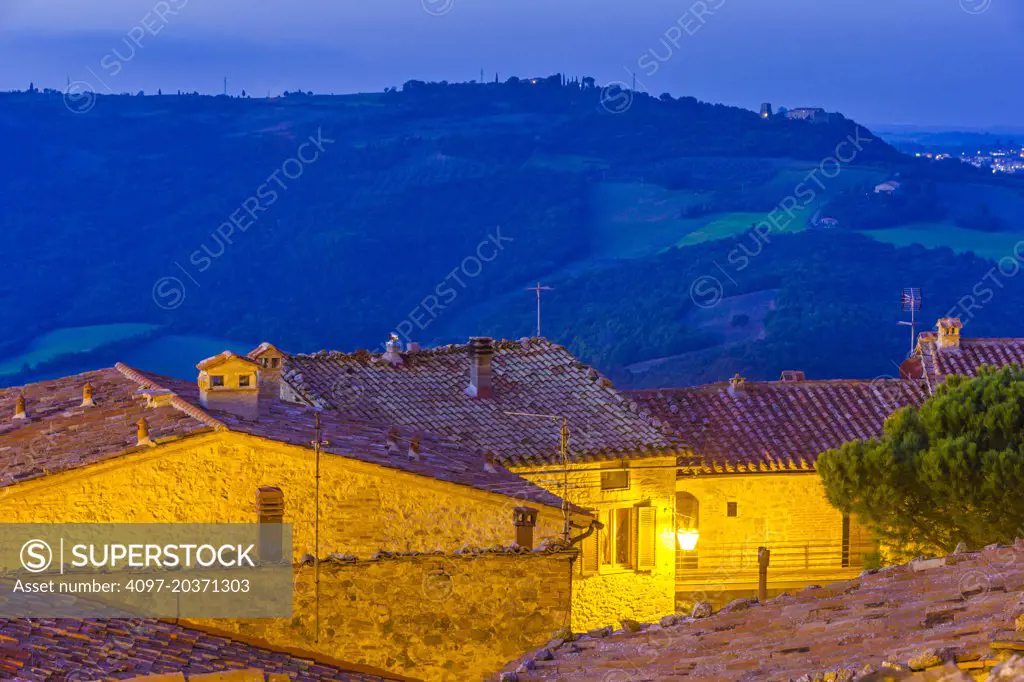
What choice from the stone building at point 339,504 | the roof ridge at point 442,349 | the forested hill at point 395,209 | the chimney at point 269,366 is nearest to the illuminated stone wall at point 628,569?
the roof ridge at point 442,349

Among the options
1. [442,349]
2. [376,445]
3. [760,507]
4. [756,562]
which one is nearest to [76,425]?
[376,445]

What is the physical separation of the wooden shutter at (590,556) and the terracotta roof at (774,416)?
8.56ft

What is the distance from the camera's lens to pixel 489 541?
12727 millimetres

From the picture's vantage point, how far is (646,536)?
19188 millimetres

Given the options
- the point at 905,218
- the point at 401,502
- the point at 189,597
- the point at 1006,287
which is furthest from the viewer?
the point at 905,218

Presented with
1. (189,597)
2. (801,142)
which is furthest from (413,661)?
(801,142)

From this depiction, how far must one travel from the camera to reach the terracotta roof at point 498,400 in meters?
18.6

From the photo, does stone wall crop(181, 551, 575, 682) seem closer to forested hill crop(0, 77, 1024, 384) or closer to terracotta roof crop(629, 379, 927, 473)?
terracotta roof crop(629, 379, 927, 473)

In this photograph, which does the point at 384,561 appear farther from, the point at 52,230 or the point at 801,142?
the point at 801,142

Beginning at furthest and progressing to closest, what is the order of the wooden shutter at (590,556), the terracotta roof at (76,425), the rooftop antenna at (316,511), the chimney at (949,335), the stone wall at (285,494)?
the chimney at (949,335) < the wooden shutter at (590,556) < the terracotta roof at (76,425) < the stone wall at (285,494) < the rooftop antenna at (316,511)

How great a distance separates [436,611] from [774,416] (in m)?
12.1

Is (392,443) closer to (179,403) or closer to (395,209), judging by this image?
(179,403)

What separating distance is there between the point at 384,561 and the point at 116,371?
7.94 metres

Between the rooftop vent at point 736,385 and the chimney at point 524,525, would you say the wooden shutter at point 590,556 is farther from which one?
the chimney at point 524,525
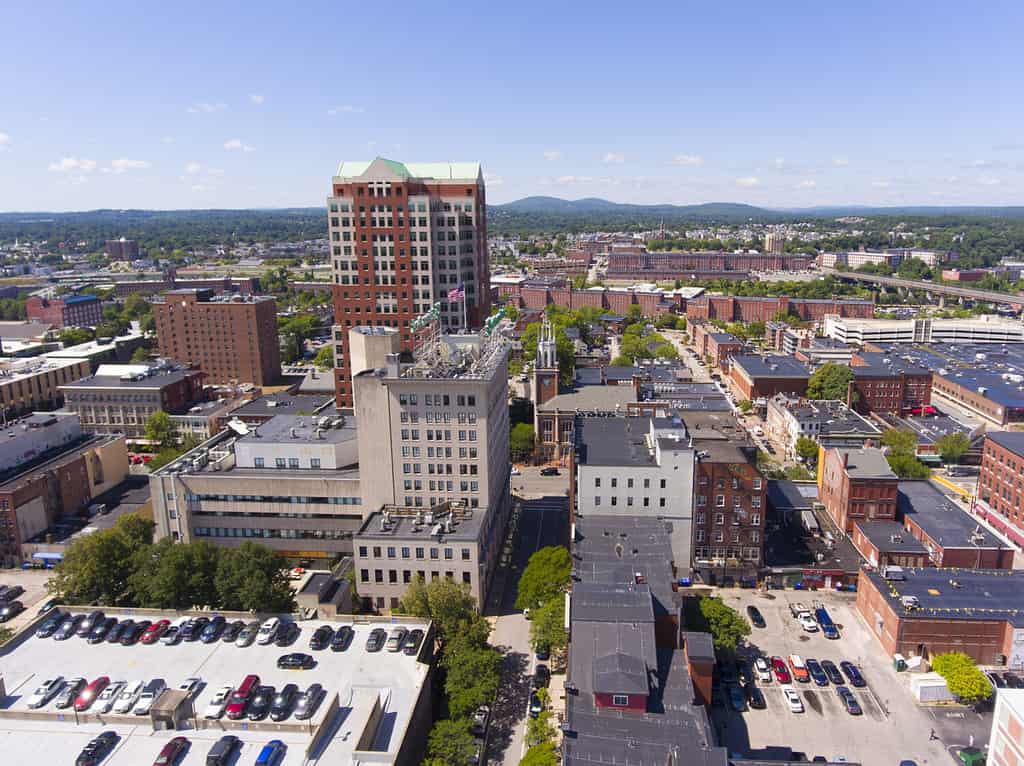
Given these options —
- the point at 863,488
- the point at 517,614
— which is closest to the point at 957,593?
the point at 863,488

What is being asked - Write out every line of the data above without alteration, omitting the pictures.

Written solution -
What choice from the stone building at point 339,504 | the roof ridge at point 442,349 | the forested hill at point 395,209 | the chimney at point 269,366 is nearest to the illuminated stone wall at point 628,569?
the roof ridge at point 442,349

Among the options
1. [442,349]
2. [376,445]
3. [760,507]
4. [756,562]
which one is nearest to [76,425]?
[376,445]

What is the physical separation of the wooden shutter at (590,556) and the terracotta roof at (774,416)?
8.56ft

What is the distance from the camera's lens to pixel 489 541?
12727 millimetres

From the picture's vantage point, how far is (646,536)?
19188 millimetres

Given the options
- the point at 905,218
- the point at 401,502
- the point at 189,597
- the point at 1006,287
which is furthest from the viewer?
the point at 905,218

Presented with
1. (189,597)
2. (801,142)
which is furthest from (413,661)?
(801,142)

From this depiction, how far must one travel from the camera to reach the terracotta roof at point 498,400 in meters?
18.6

From the photo, does stone wall crop(181, 551, 575, 682) seem closer to forested hill crop(0, 77, 1024, 384) or closer to terracotta roof crop(629, 379, 927, 473)?
terracotta roof crop(629, 379, 927, 473)

In this photograph, which does the point at 384,561 appear farther from, the point at 52,230 or the point at 801,142?
the point at 801,142

Beginning at furthest and progressing to closest, what is the order of the wooden shutter at (590,556), the terracotta roof at (76,425), the rooftop antenna at (316,511), the chimney at (949,335), the stone wall at (285,494)?
the chimney at (949,335) < the wooden shutter at (590,556) < the terracotta roof at (76,425) < the stone wall at (285,494) < the rooftop antenna at (316,511)

How great a distance separates [436,611] from [774,416] (in m)?
12.1

Is (392,443) closer to (179,403) or closer to (395,209), judging by this image?
(179,403)

What separating distance is there between the point at 384,561 and the point at 116,371?
7.94 metres

Between the rooftop vent at point 736,385 and the chimney at point 524,525, would you say the wooden shutter at point 590,556 is farther from which one?
the chimney at point 524,525
Given these options —
- the point at 863,488
- the point at 517,614
— which is closest to the point at 957,593?
the point at 863,488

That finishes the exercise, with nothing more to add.